A Storm on the Horizon


I’ve never really felt like a blogger.


I write, on a blog, so I guess I’d call myself a writer, but at the same time, the only place I write is on my blog. So… I guess I’m a blogger. It’s something I’m still trying to get my head around.


This nuance has often seen me on the outside looking in, but with one foot still over the threshold. Very rarely do I understand this bizarre world, nor really claim to, but I observe, analyse, and attempt to summarise the psycho-social behaviourisms of this space because not only does it fascinate me, but I equally love to love it as love to hate it.
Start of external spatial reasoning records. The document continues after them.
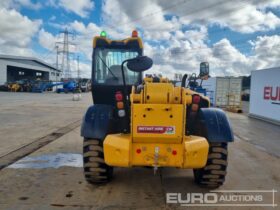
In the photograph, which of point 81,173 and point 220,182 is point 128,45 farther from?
point 220,182

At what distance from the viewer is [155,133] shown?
4.41 meters

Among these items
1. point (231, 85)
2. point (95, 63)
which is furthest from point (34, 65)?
point (95, 63)

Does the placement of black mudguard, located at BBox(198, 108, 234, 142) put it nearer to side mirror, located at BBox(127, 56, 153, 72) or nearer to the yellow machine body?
the yellow machine body

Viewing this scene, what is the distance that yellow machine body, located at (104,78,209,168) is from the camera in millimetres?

I have friends who ‘outsiders’ scream and cry and shake over the prospect of meeting, and friends who just can’t muster the enthusiasm to care about blogging any more. I have friends who have created and achieved incredible things, and friends that break down in tears of overwhelm, crippled by their own success. But this isn't being all ~friends in high places~ – I’m no social butterfly. If anything it’s the opposite, as last month’s Gleam party proved: I’m in a strangely reassuring who the fuck is that? kind of position which I’d be quite happy to remain in forever.

 

In my eyes, like anyone, I feel lucky to have friends who are more or less the same kind of lovely person – passionate, friendly human beings with five fingers and five toes. And I have social media to thank for that. Except, because of social media, these people are unavoidably more than that too. Remove that familiar frame and it’s like a sudden change of lighting - these people are now gods among men, royalty, as good as religious icons. It’s disconcerting to say the least. I don’t want to look at them that way.


I guess I've always feelt like I’m on a rocky outcrop overlooking a great, intangible cloud-city of social media hierarchy.
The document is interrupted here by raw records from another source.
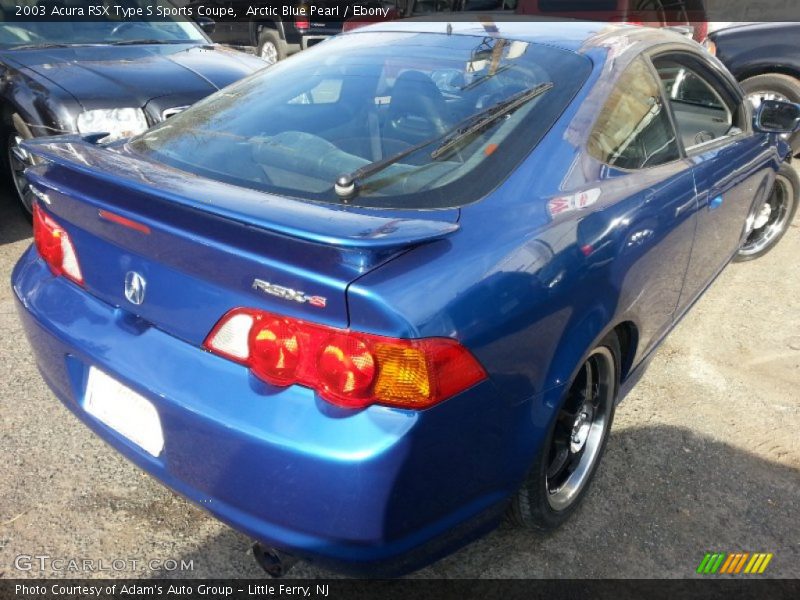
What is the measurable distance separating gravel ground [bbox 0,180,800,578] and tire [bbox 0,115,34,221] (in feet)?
4.88

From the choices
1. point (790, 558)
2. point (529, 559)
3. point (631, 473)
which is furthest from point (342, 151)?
point (790, 558)

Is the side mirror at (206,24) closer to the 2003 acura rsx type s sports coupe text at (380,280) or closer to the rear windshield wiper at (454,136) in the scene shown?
the 2003 acura rsx type s sports coupe text at (380,280)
I’m tall enough on my little plinth to be able to see it from above, but far enough out of the city limits to observe unscathed, and so here I sit, eating my little sandwiches, holding my binoculars and observing the curiously winding streets and little characters building their houses. For years I’ve sat here, watching seasons pass, people rise and fall, proclaim and prevail, the tussle of the greats and the plight of the everyman. I don't want to get involved, I'm quite happy just to watch. Periodically, my observations will result in epiphany, and I’ll scrawl my findings on a little scroll, fold it up into a paper aeroplane and send it weaving through the air into the streets below, to be found by those who seek it.
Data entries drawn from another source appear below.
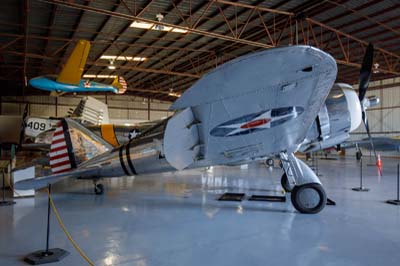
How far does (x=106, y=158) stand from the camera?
730cm

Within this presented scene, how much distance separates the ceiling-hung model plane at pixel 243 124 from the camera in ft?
13.4

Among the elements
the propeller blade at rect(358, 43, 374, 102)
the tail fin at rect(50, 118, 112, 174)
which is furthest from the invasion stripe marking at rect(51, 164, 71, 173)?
the propeller blade at rect(358, 43, 374, 102)

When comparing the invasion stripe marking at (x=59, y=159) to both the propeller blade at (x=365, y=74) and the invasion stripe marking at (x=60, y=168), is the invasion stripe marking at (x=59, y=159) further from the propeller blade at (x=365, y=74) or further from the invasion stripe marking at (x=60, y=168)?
the propeller blade at (x=365, y=74)

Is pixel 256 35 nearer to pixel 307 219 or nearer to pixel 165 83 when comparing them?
pixel 307 219

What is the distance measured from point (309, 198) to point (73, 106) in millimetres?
35233

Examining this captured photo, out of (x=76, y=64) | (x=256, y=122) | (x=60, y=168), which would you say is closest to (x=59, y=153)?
(x=60, y=168)

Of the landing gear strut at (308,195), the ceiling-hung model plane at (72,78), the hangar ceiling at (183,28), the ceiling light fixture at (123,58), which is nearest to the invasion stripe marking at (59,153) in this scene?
the landing gear strut at (308,195)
But something is changing now. The weather has become suffocating with dry heat that has lasted for weeks now, and as each day passes, the particles of the air begin to vibrate more feverishly with anticipation of something coming. A slight breeze tickles the long grass against my skin and I squint my eyes against the unrelenting sun as something catches my eye in the sight of the binoculars. I put down my sandwich and climb to my feet, both hands on the lens.
 

Essena has done something- regardless of what, she’s done something
big. I’m watching intently when a loud rumble erupts into the air, and suddenly a huge crack rips across the heart of this scorched city. People scramble away from it gathering on either side. The incessant heat makes tempers short, and with a frisson of fury soon people start yelling, harking at the people on the other side and they back, each blaming one another for it.

The air is hot and laborious, heaving under the ominous weight of imminence, and a ripple of static electricity sends the little hairs on my arms upright. I slowly lower my gaze and turn away from the floating city, the ever-increasing, uncharacteristic breeze whipping the hair around my face as I do. And there, almost microscopic on the horizon but growing steadily, billowing clouds blacker than sin swirl and churn like inkdrops in water, flashes of lightening tearing across them, gathering momentum and ferocity with each passing second. The binoculars fall from my hand as I stagger back in horror, and suddenly the air falls very, very still.
Something is coming in this world, and I don’t know what it is, but it feels overdue. Good enough isn’t everything anymore, and nothing is good enough. We’ve reached peak saturation, peak exposure, peak immersion… 

What happens when there’s nothing left to give, yet something has to?

That I don't know. But I'm battening down my hatches.